DATA PROVIDED

Segment Open

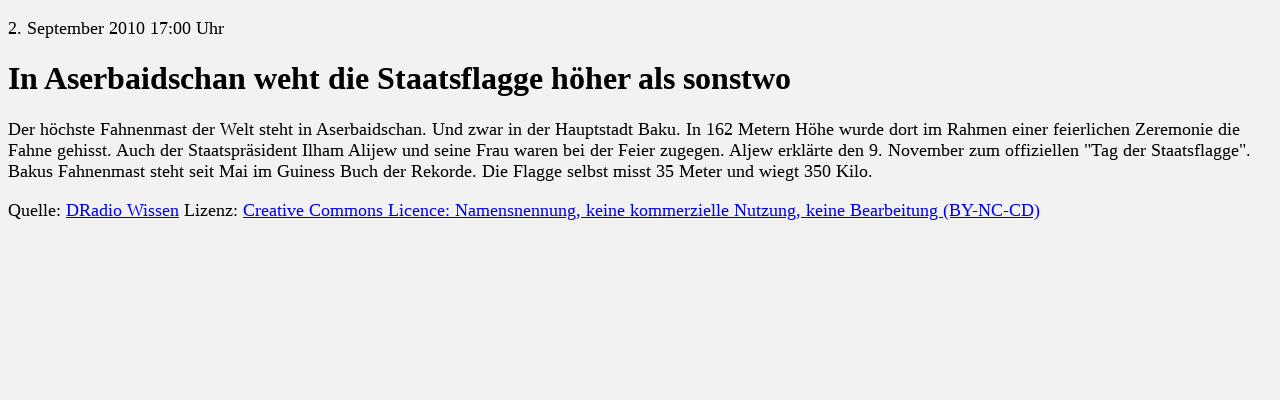

--- FILE ---
content_type: text/html; charset=ISO-8859-1
request_url: http://www.sempria-search.de/dradio-wissensnachrichten/20100902/j0So.html
body_size: 1643
content:
<!DOCTYPE HTML PUBLIC "-//W3C//DTD HTML 4.01//EN" "http://www.w3.org/TR/html4/strict.dtd">
<html lang="de">
<head><meta http-equiv="Content-type" content="text/html; charset=ISO-8859-1"><meta name="viewport" content="width=device-width, initial-scale=1">
<meta http-equiv="Expires" content="never">
<link rel="stylesheet" href="../klarnachricht.css" type="text/css">
<meta name="date" content="2010-09-02T12:00:00Z"><meta name="DC.Date" content="2010-09-02T12:00:00Z"><meta name="title" content="In Aserbaidschan weht die Staatsflagge höher als sonstwo"><meta name="DC.Title" content="In Aserbaidschan weht die Staatsflagge höher als sonstwo"><title>In Aserbaidschan weht die Staatsflagge höher als sonstwo</title>
</head>
<body>
<p>2. September 2010 17:00 Uhr</p>
<h1>In Aserbaidschan weht die Staatsflagge höher als sonstwo</h1>
<p>   Der höchste Fahnenmast der Welt steht in Aserbaidschan. Und zwar in der Hauptstadt Baku. In 162 Metern Höhe wurde dort im Rahmen einer feierlichen Zeremonie die Fahne gehisst. Auch der
   Staatspräsident Ilham Alijew und seine Frau waren bei der Feier zugegen. Aljew erklärte den 9. November zum offiziellen "Tag der Staatsflagge". Bakus Fahnenmast steht seit Mai im Guiness Buch
   der Rekorde. Die Flagge selbst misst 35 Meter und wiegt 350 Kilo.</p>
<p>Quelle: <a href="http://wissen.dradio.de/">DRadio Wissen</a> Lizenz: <a href="http://creativecommons.org/licenses/by-nc-nd/3.0/de/" title="Creative Commons Licence: Namensnennung, keine kommerzielle Nutzung, keine Bearbeitung">Creative Commons Licence: Namensnennung, keine kommerzielle Nutzung, keine Bearbeitung (BY-NC-CD)</a></p>
</body>
</html>


--- FILE ---
content_type: text/css; charset=ISO-8859-1
request_url: http://www.sempria-search.de/dradio-wissensnachrichten/klarnachricht.css
body_size: 146
content:
body
  { background-color: rgb(95%,95%,95%);
    color: black }

p
  { font-size: large }

/*h1
  { font-size: 18pt;
    font-weight: bold } */

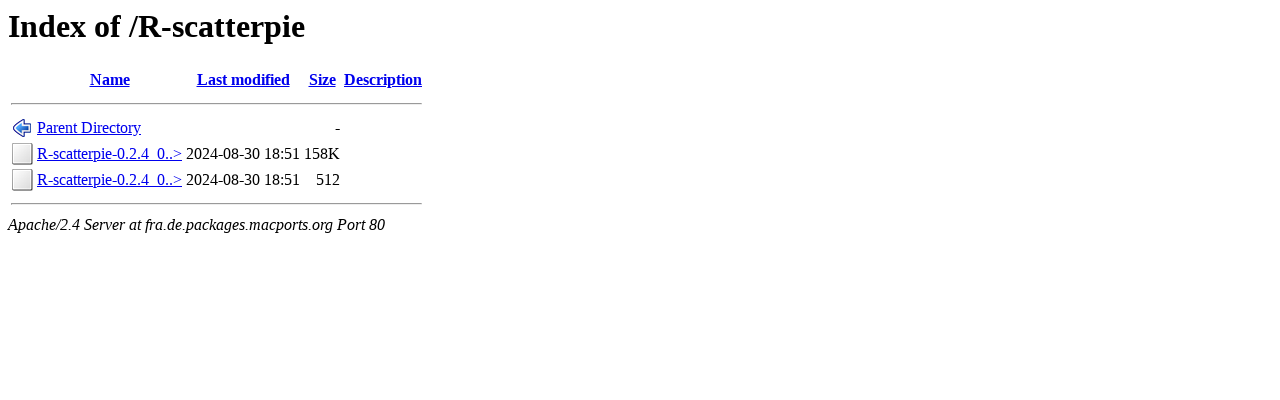

--- FILE ---
content_type: text/html;charset=ISO-8859-1
request_url: http://fra.de.packages.macports.org/R-scatterpie/
body_size: 1271
content:
<!DOCTYPE HTML PUBLIC "-//W3C//DTD HTML 3.2 Final//EN">
<html>
 <head>
  <title>Index of /R-scatterpie</title>
 </head>
 <body>
<h1>Index of /R-scatterpie</h1>
  <table>
   <tr><th valign="top"><img src="/icons/blank.png" alt="[ICO]"></th><th><a href="?C=N;O=D">Name</a></th><th><a href="?C=M;O=A">Last modified</a></th><th><a href="?C=S;O=A">Size</a></th><th><a href="?C=D;O=A">Description</a></th></tr>
   <tr><th colspan="5"><hr></th></tr>
<tr><td valign="top"><img src="/icons/back.png" alt="[PARENTDIR]"></td><td><a href="/">Parent Directory</a>       </td><td>&nbsp;</td><td align="right">  - </td><td>&nbsp;</td></tr>
<tr><td valign="top"><img src="/icons/unknown.png" alt="[   ]"></td><td><a href="R-scatterpie-0.2.4_0.darwin_any.noarch.tbz2">R-scatterpie-0.2.4_0..&gt;</a></td><td align="right">2024-08-30 18:51  </td><td align="right">158K</td><td>&nbsp;</td></tr>
<tr><td valign="top"><img src="/icons/unknown.png" alt="[   ]"></td><td><a href="R-scatterpie-0.2.4_0.darwin_any.noarch.tbz2.rmd160">R-scatterpie-0.2.4_0..&gt;</a></td><td align="right">2024-08-30 18:51  </td><td align="right">512 </td><td>&nbsp;</td></tr>
   <tr><th colspan="5"><hr></th></tr>
</table>
<address>Apache/2.4 Server at fra.de.packages.macports.org Port 80</address>
</body></html>
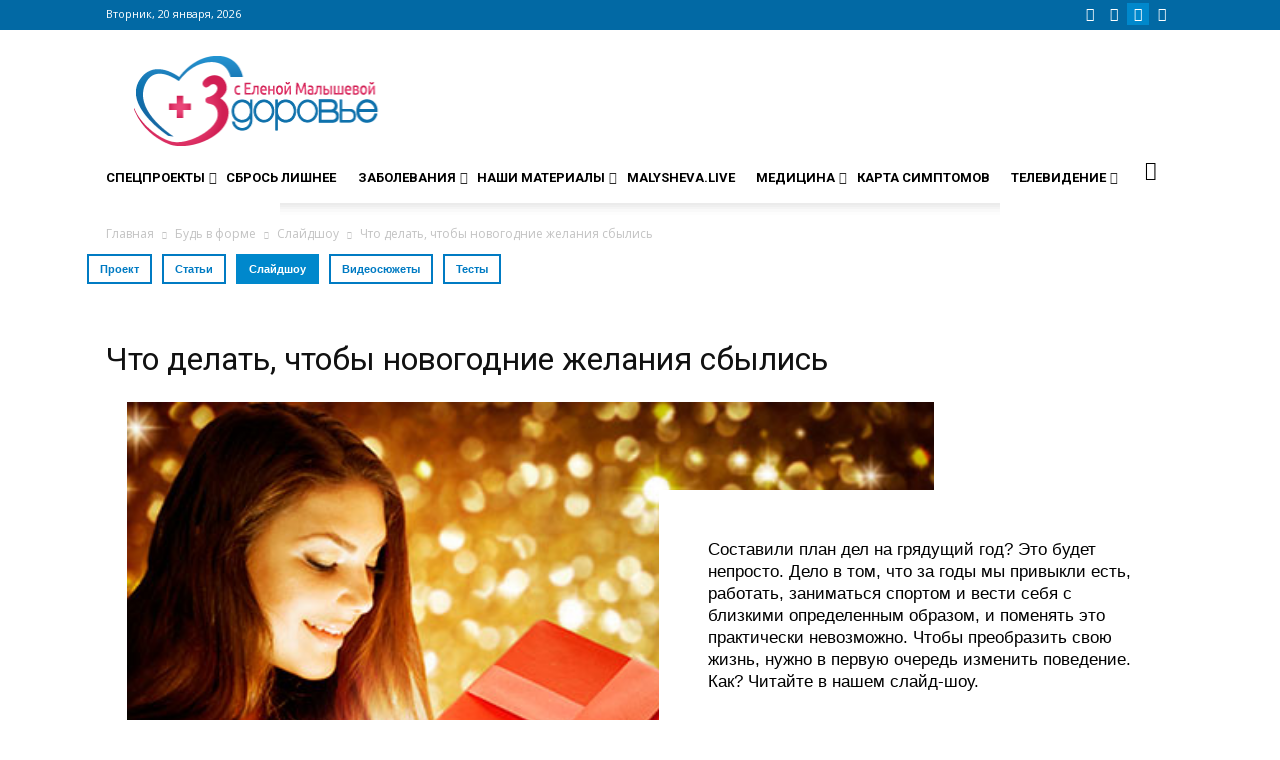

--- FILE ---
content_type: text/css
request_url: https://www.zdorovieinfo.ru/wp-content/cache/wpfc-minified/l8i2hd2u/uw24.css
body_size: 755
content:
.carusel-block-info{width:1068px;}
.carusel-block-info__body{position:relative;overflow:hidden;width:1068px;}
.carusel-block-info__items{width:20000em;position:relative;list-style:none;margin:0;padding:0;}
.carusel-block-info__item{float:left;width:1068px;position:relative;}
.carusel-block-info__item-text{background:#fff;position:absolute;right:0px;top:78px;width:536px;margin-top:10px;height:383px;font-size:14px;overflow:hidden;padding:49px;box-sizing:border-box;}
.carusel-block-info__item-text p{font-size:14px;}
.jcarousel-control-prev,
.jcarousel-control-next{position:absolute;top:502px;width:30px;height:30px;text-align:center;background:#4E443C;color:#fff;text-decoration:none;text-shadow:0 0 1px #000;font:24px/27px Arial, sans-serif;-webkit-border-radius:30px;-moz-border-radius:30px;border-radius:30px;-webkit-box-shadow:0 0 2px #999;-moz-box-shadow:0 0 2px #999;box-shadow:0 0 2px #999;}
.jcarousel-control-prev{left:611px;}
.jcarousel-control-next{left:650px;}
.jcarousel-control-prev:hover span,
.jcarousel-control-next:hover span{display:block;}
.jcarousel-control-prev.inactive,
.jcarousel-control-next.inactive{opacity:.5;cursor:default;}
.jcarousel-pagination{position:absolute;bottom:20px;left:480px;display:none;}
.jcarousel-pagination a{text-decoration:none;display:inline-block;font-size:11px;line-height:14px;min-width:20px;background:#fff;color:#4E443C;border-radius:14px;padding:3px;text-align:center;margin-right:2px;opacity:.75;}
.jcarousel-pagination a.active{background:#4E443C;color:#fff;opacity:1;text-shadow:0 -1px 0 rgba(0, 0, 0, 0.75);}
.like-big-for-social{margin:15px auto;width:502px;display:flex;justify-content:space-between;}
.like-big-for-social-button{color:#fff;}
a.like-big-for-social-button{text-decoration:none;width:154px;display:inline-block;height:32px;box-sizing:border-box;line-height:30px;padding-left:46px;font-size:16px;}
.like-big-for-social-button_f{background:url(/wp-content/themes/Newspaper/jcarousel/f_big.png);}
.like-big-for-social-button_ok{background:url(/wp-content/themes/Newspaper/jcarousel/ok_big.png);}
.like-big-for-social-button_vk{
background: url(/wp-content/themes/Newspaper/jcarousel/vk_big.png);
}

--- FILE ---
content_type: application/javascript
request_url: https://www.zdorovieinfo.ru/wp-content/cache/wpfc-minified/q6nywgya/uvrk.js
body_size: 136
content:
(function($){
var passInput=$('input[type="password"]');
if(! passInput.length){ return; }
passInput.hideShowPassword(false, true);
})(jQuery);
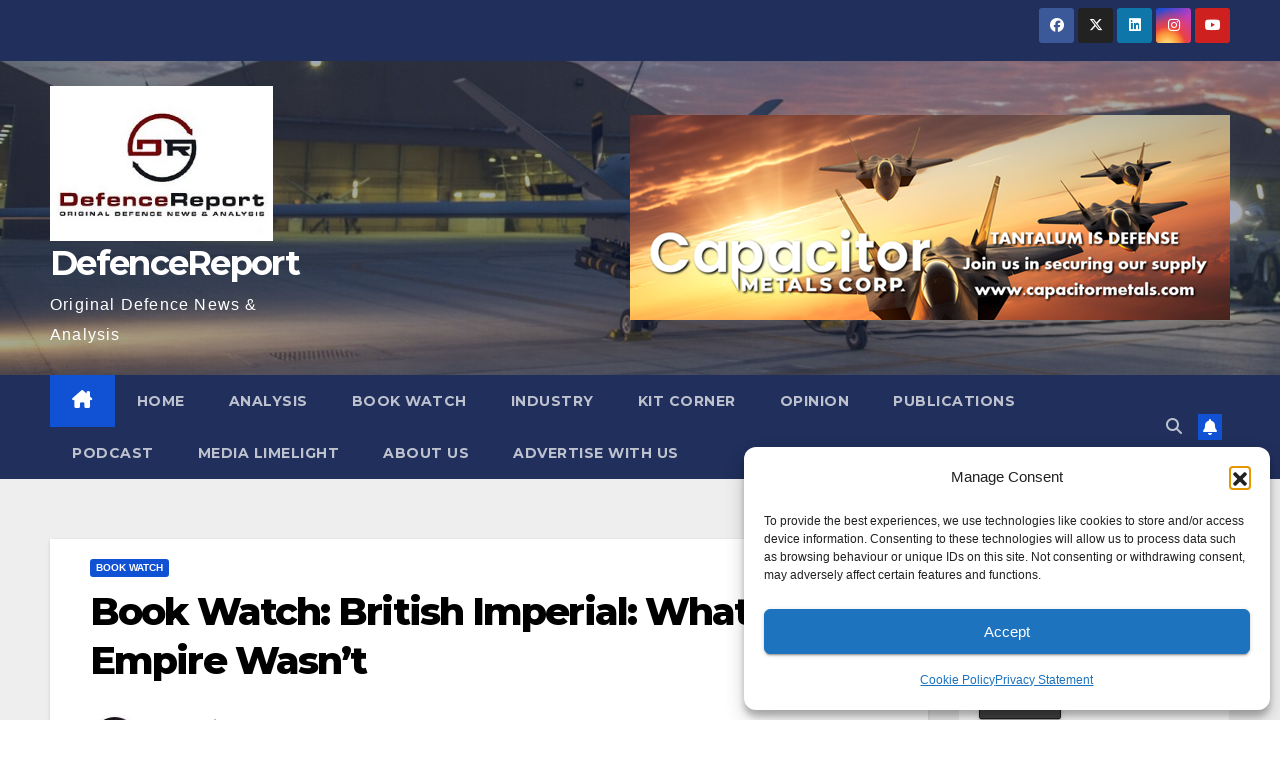

--- FILE ---
content_type: text/html; charset=utf-8
request_url: https://www.google.com/recaptcha/api2/aframe
body_size: 268
content:
<!DOCTYPE HTML><html><head><meta http-equiv="content-type" content="text/html; charset=UTF-8"></head><body><script nonce="Gooh_E2tVOENkFBU2XgNqA">/** Anti-fraud and anti-abuse applications only. See google.com/recaptcha */ try{var clients={'sodar':'https://pagead2.googlesyndication.com/pagead/sodar?'};window.addEventListener("message",function(a){try{if(a.source===window.parent){var b=JSON.parse(a.data);var c=clients[b['id']];if(c){var d=document.createElement('img');d.src=c+b['params']+'&rc='+(localStorage.getItem("rc::a")?sessionStorage.getItem("rc::b"):"");window.document.body.appendChild(d);sessionStorage.setItem("rc::e",parseInt(sessionStorage.getItem("rc::e")||0)+1);localStorage.setItem("rc::h",'1768732285926');}}}catch(b){}});window.parent.postMessage("_grecaptcha_ready", "*");}catch(b){}</script></body></html>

Segment Closed

TASK TO COMPLETE
When copying the listing, print each line exactly but leave out every picture.

SOLVED PROBLEM
--- FILE ---
content_type: text/html; charset=ISO-8859-1
request_url: http://www.sempria-search.de/dradio-wissensnachrichten/20100902/j0So.html
body_size: 1643
content:
<!DOCTYPE HTML PUBLIC "-//W3C//DTD HTML 4.01//EN" "http://www.w3.org/TR/html4/strict.dtd">
<html lang="de">
<head><meta http-equiv="Content-type" content="text/html; charset=ISO-8859-1"><meta name="viewport" content="width=device-width, initial-scale=1">
<meta http-equiv="Expires" content="never">
<link rel="stylesheet" href="../klarnachricht.css" type="text/css">
<meta name="date" content="2010-09-02T12:00:00Z"><meta name="DC.Date" content="2010-09-02T12:00:00Z"><meta name="title" content="In Aserbaidschan weht die Staatsflagge höher als sonstwo"><meta name="DC.Title" content="In Aserbaidschan weht die Staatsflagge höher als sonstwo"><title>In Aserbaidschan weht die Staatsflagge höher als sonstwo</title>
</head>
<body>
<p>2. September 2010 17:00 Uhr</p>
<h1>In Aserbaidschan weht die Staatsflagge höher als sonstwo</h1>
<p>   Der höchste Fahnenmast der Welt steht in Aserbaidschan. Und zwar in der Hauptstadt Baku. In 162 Metern Höhe wurde dort im Rahmen einer feierlichen Zeremonie die Fahne gehisst. Auch der
   Staatspräsident Ilham Alijew und seine Frau waren bei der Feier zugegen. Aljew erklärte den 9. November zum offiziellen "Tag der Staatsflagge". Bakus Fahnenmast steht seit Mai im Guiness Buch
   der Rekorde. Die Flagge selbst misst 35 Meter und wiegt 350 Kilo.</p>
<p>Quelle: <a href="http://wissen.dradio.de/">DRadio Wissen</a> Lizenz: <a href="http://creativecommons.org/licenses/by-nc-nd/3.0/de/" title="Creative Commons Licence: Namensnennung, keine kommerzielle Nutzung, keine Bearbeitung">Creative Commons Licence: Namensnennung, keine kommerzielle Nutzung, keine Bearbeitung (BY-NC-CD)</a></p>
</body>
</html>


--- FILE ---
content_type: text/css; charset=ISO-8859-1
request_url: http://www.sempria-search.de/dradio-wissensnachrichten/klarnachricht.css
body_size: 146
content:
body
  { background-color: rgb(95%,95%,95%);
    color: black }

p
  { font-size: large }

/*h1
  { font-size: 18pt;
    font-weight: bold } */


--- FILE ---
content_type: text/html;charset=ISO-8859-1
request_url: http://fra.de.packages.macports.org/R-scatterpie/
body_size: 1271
content:
<!DOCTYPE HTML PUBLIC "-//W3C//DTD HTML 3.2 Final//EN">
<html>
 <head>
  <title>Index of /R-scatterpie</title>
 </head>
 <body>
<h1>Index of /R-scatterpie</h1>
  <table>
   <tr><th valign="top"><img src="/icons/blank.png" alt="[ICO]"></th><th><a href="?C=N;O=D">Name</a></th><th><a href="?C=M;O=A">Last modified</a></th><th><a href="?C=S;O=A">Size</a></th><th><a href="?C=D;O=A">Description</a></th></tr>
   <tr><th colspan="5"><hr></th></tr>
<tr><td valign="top"><img src="/icons/back.png" alt="[PARENTDIR]"></td><td><a href="/">Parent Directory</a>       </td><td>&nbsp;</td><td align="right">  - </td><td>&nbsp;</td></tr>
<tr><td valign="top"><img src="/icons/unknown.png" alt="[   ]"></td><td><a href="R-scatterpie-0.2.4_0.darwin_any.noarch.tbz2">R-scatterpie-0.2.4_0..&gt;</a></td><td align="right">2024-08-30 18:51  </td><td align="right">158K</td><td>&nbsp;</td></tr>
<tr><td valign="top"><img src="/icons/unknown.png" alt="[   ]"></td><td><a href="R-scatterpie-0.2.4_0.darwin_any.noarch.tbz2.rmd160">R-scatterpie-0.2.4_0..&gt;</a></td><td align="right">2024-08-30 18:51  </td><td align="right">512 </td><td>&nbsp;</td></tr>
   <tr><th colspan="5"><hr></th></tr>
</table>
<address>Apache/2.4 Server at fra.de.packages.macports.org Port 80</address>
</body></html>

--- FILE ---
content_type: text/css
request_url: https://www.zdorovieinfo.ru/wp-content/cache/wpfc-minified/l8i2hd2u/uw24.css
body_size: 755
content:
.carusel-block-info{width:1068px;}
.carusel-block-info__body{position:relative;overflow:hidden;width:1068px;}
.carusel-block-info__items{width:20000em;position:relative;list-style:none;margin:0;padding:0;}
.carusel-block-info__item{float:left;width:1068px;position:relative;}
.carusel-block-info__item-text{background:#fff;position:absolute;right:0px;top:78px;width:536px;margin-top:10px;height:383px;font-size:14px;overflow:hidden;padding:49px;box-sizing:border-box;}
.carusel-block-info__item-text p{font-size:14px;}
.jcarousel-control-prev,
.jcarousel-control-next{position:absolute;top:502px;width:30px;height:30px;text-align:center;background:#4E443C;color:#fff;text-decoration:none;text-shadow:0 0 1px #000;font:24px/27px Arial, sans-serif;-webkit-border-radius:30px;-moz-border-radius:30px;border-radius:30px;-webkit-box-shadow:0 0 2px #999;-moz-box-shadow:0 0 2px #999;box-shadow:0 0 2px #999;}
.jcarousel-control-prev{left:611px;}
.jcarousel-control-next{left:650px;}
.jcarousel-control-prev:hover span,
.jcarousel-control-next:hover span{display:block;}
.jcarousel-control-prev.inactive,
.jcarousel-control-next.inactive{opacity:.5;cursor:default;}
.jcarousel-pagination{position:absolute;bottom:20px;left:480px;display:none;}
.jcarousel-pagination a{text-decoration:none;display:inline-block;font-size:11px;line-height:14px;min-width:20px;background:#fff;color:#4E443C;border-radius:14px;padding:3px;text-align:center;margin-right:2px;opacity:.75;}
.jcarousel-pagination a.active{background:#4E443C;color:#fff;opacity:1;text-shadow:0 -1px 0 rgba(0, 0, 0, 0.75);}
.like-big-for-social{margin:15px auto;width:502px;display:flex;justify-content:space-between;}
.like-big-for-social-button{color:#fff;}
a.like-big-for-social-button{text-decoration:none;width:154px;display:inline-block;height:32px;box-sizing:border-box;line-height:30px;padding-left:46px;font-size:16px;}
.like-big-for-social-button_f{background:url(/wp-content/themes/Newspaper/jcarousel/f_big.png);}
.like-big-for-social-button_ok{background:url(/wp-content/themes/Newspaper/jcarousel/ok_big.png);}
.like-big-for-social-button_vk{
background: url(/wp-content/themes/Newspaper/jcarousel/vk_big.png);
}

--- FILE ---
content_type: application/javascript
request_url: https://www.zdorovieinfo.ru/wp-content/cache/wpfc-minified/q6nywgya/uvrk.js
body_size: 136
content:
(function($){
var passInput=$('input[type="password"]');
if(! passInput.length){ return; }
passInput.hideShowPassword(false, true);
})(jQuery);

--- FILE ---
content_type: text/html; charset=utf-8
request_url: https://www.google.com/recaptcha/api2/aframe
body_size: 268
content:
<!DOCTYPE HTML><html><head><meta http-equiv="content-type" content="text/html; charset=UTF-8"></head><body><script nonce="Gooh_E2tVOENkFBU2XgNqA">/** Anti-fraud and anti-abuse applications only. See google.com/recaptcha */ try{var clients={'sodar':'https://pagead2.googlesyndication.com/pagead/sodar?'};window.addEventListener("message",function(a){try{if(a.source===window.parent){var b=JSON.parse(a.data);var c=clients[b['id']];if(c){var d=document.createElement('img');d.src=c+b['params']+'&rc='+(localStorage.getItem("rc::a")?sessionStorage.getItem("rc::b"):"");window.document.body.appendChild(d);sessionStorage.setItem("rc::e",parseInt(sessionStorage.getItem("rc::e")||0)+1);localStorage.setItem("rc::h",'1768732285926');}}}catch(b){}});window.parent.postMessage("_grecaptcha_ready", "*");}catch(b){}</script></body></html>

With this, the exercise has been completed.